Grieving Time Is Over

I don't need an answer. I don't need a reason. I appreciated you. I've done my part and this is the furthest I can go. You've built a wall around you, as thick as the Great Walls of China. Your icy cold stare almost killed me. It was venomous but I neither blame you nor hate you. I was the one who allowed my heart to get stabbed. The pain is too much to bare. I'm bleeding. I'm clueless but it doesn't matter anymore. If the best way to love you were to let you go, I would grant you your wish. No matter what, yours I'll never be. Let the hopes and dreams you gave me remain a mystery. Just remember, it was your choice.

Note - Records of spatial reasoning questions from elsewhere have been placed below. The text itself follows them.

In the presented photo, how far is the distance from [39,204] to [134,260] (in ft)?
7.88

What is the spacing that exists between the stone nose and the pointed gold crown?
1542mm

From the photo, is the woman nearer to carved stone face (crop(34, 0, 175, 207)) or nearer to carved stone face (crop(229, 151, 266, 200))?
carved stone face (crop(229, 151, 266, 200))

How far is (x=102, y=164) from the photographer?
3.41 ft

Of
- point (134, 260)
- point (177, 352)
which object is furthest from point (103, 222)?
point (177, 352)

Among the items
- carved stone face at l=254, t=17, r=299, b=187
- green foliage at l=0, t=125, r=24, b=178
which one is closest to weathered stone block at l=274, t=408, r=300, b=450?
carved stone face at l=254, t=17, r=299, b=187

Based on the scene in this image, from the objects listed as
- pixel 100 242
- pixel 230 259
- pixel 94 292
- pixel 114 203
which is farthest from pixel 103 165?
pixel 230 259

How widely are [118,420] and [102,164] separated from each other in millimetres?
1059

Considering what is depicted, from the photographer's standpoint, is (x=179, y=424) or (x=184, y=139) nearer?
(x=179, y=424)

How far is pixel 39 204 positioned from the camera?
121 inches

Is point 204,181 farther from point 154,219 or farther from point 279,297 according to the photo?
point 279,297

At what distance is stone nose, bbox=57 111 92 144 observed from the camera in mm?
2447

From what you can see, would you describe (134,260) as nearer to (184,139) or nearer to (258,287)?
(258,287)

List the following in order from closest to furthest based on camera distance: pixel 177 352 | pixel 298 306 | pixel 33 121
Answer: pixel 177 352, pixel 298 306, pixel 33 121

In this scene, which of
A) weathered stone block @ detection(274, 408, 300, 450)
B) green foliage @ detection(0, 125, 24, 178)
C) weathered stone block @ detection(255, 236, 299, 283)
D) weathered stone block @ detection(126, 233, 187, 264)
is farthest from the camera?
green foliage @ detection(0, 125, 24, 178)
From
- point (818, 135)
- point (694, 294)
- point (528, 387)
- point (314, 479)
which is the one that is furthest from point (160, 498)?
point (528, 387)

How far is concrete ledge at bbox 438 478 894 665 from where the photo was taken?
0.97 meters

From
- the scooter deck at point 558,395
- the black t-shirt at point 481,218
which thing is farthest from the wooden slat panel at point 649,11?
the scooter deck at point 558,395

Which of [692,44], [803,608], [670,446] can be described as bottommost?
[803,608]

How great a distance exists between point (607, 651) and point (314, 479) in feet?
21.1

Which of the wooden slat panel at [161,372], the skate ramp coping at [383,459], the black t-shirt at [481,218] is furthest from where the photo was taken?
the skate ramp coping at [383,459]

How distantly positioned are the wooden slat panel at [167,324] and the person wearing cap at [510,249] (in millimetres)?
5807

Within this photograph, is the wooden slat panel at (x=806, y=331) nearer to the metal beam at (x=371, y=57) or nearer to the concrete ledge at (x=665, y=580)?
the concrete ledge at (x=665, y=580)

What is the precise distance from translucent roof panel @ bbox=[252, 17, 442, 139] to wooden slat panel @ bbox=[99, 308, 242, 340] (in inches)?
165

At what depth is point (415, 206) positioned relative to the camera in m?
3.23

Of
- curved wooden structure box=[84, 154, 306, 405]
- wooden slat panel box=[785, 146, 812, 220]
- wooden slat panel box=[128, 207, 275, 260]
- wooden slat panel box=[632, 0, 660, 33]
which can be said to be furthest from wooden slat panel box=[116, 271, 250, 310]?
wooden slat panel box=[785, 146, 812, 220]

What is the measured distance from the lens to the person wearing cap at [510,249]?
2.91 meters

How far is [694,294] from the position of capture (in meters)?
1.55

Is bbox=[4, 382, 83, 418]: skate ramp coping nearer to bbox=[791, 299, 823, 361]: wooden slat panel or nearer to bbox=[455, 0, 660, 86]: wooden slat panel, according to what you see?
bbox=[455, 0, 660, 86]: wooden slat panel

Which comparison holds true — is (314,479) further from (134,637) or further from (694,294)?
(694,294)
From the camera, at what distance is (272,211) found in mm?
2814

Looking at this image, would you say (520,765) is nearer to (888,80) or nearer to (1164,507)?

The dagger sliced deeper. A million tears remain in me but I do not cry. I don't wanna cry in the deafening silence no more. I don't wanna weep for the memories every night. I miss you, deep within but I can't lie to myself anymore. I have pride. I have dignity. I've re-awakened the self-respect that I've once lost. I can't stay at the steep ledge any longer. I'll never forget you. I'll never regret having you by my side as you were once my happiness. No remorse but no more tears. No more promises.

Now, I'm picking up the scattered pieces from the ground and I'm trying to scrub the letters "T-R-O-Y" which were deeply engraved into my heart. I'd closed the door. I'd tossed the key as far as I could. This tiny heart needs a mending for the time being. Goodbye, my love. From the bottom of my heart, I wish you happiness.